Investors increasingly believed that in a crisis or downturn, the Fed would step in and inject liquidity until the problem got better. Invariably, the Fed did so each time, said Peter Boockvar, equity strategist at Miller Tabak & Co in New York.

The FOMC has thus put themselves in the position today that if they don't follow through, we will see a sharp sell-off in Treasuries, MBS (mortgage-backed securities), corporates (bonds) and stocks as markets have been so trained to get bailed out by the Fed every time economic data turns down.

A much slower-than-expected growth in July imports in China fueled a sharp decline in European and Asian markets as it further pointed to slowing domestic demand at the world's third-largest economy.

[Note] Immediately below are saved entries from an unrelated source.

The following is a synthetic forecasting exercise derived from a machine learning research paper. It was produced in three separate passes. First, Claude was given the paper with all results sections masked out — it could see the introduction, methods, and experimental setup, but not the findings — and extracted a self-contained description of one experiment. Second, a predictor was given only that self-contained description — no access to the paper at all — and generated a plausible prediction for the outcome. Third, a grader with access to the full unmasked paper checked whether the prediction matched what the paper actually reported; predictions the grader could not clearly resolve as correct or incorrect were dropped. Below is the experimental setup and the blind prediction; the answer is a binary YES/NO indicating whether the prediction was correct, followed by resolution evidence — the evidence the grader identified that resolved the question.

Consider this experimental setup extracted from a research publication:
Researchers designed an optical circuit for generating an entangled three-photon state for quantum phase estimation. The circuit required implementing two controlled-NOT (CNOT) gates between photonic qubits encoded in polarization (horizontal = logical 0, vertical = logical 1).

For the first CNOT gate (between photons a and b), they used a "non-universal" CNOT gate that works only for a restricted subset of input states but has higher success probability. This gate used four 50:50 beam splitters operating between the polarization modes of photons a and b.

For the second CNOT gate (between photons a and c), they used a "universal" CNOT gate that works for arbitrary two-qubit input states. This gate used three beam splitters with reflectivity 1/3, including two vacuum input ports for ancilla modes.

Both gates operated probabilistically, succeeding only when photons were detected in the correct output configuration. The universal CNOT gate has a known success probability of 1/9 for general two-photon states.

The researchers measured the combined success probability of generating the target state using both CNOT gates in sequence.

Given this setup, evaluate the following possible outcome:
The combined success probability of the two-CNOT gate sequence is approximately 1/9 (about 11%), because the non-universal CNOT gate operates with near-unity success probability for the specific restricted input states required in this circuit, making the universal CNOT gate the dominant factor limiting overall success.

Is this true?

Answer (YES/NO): NO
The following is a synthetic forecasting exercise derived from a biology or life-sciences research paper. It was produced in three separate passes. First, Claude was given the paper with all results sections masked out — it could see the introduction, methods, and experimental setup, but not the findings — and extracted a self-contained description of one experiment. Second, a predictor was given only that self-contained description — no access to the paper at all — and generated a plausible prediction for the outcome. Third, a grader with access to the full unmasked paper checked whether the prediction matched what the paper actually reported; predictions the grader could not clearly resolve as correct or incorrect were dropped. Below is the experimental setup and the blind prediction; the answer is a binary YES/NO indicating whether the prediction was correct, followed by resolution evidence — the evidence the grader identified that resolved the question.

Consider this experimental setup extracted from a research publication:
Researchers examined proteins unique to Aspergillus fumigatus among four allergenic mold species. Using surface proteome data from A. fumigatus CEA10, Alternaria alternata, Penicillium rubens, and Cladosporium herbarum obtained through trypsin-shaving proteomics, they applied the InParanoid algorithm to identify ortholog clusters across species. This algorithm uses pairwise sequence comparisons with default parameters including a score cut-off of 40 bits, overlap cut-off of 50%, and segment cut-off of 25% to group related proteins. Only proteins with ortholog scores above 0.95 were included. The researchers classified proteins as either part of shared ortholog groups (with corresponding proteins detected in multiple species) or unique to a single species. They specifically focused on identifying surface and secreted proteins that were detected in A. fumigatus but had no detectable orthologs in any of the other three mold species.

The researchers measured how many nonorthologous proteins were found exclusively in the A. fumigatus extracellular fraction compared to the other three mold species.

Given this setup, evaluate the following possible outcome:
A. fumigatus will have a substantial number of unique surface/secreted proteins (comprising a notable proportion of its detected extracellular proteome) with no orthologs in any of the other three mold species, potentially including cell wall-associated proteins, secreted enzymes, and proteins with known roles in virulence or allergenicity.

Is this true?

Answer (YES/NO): YES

S&P 500 futures fell 8.1 points and were below fair value, a formula that evaluates pricing by taking into account interest rates, dividends and time to expiration on the contract. Dow Jones industrial average futures dipped 57 points, and Nasdaq 100 futures fell 11.25 points.

The dollar rose against major currencies on Tuesday as traders trimmed short positions ahead of the outcome of the Fed meeting, while oil futures fell 1.6 percent to $80.14 a barrel.

Economic data on tap includes the second-quarter preliminary reading for labor costs and productivity at 8:30 a.m. (1230 GMT) and June wholesale trade at 10 a.m. (1400 GMT). Analysts in a Reuters survey forecast a 1.3 percent growth in labor costs and 0.2 percent for productivity.

Companies expected to report quarterly results on Tuesday include Walt Disney Co .

Technology shares will be in the spotlight after top contract chipmaker TSMC <2330.TW> posted record monthly sales for a fourth month on strong demand, while its sales and profit could peak in the current quarter.

Industrial conglomerate Eaton Corp expects to achieve its 2010 China sales target of $1 billion, its chief executive said on Tuesday.

Exxon Mobil Corp has formally ended a deal with state-funded Qatar Petroleum to develop a new $6 billion petrochemicals facility in Ras Laffan, according to Middle East Economic Digest.

Shares of Novell Inc sank 2.7 percent to $5.85 in premarket trading after the company cut its third-quarter revenue outlook.

U.S. stocks rose on Monday but in a quiet session as investors were wary of taking new positions before the Fed's statement.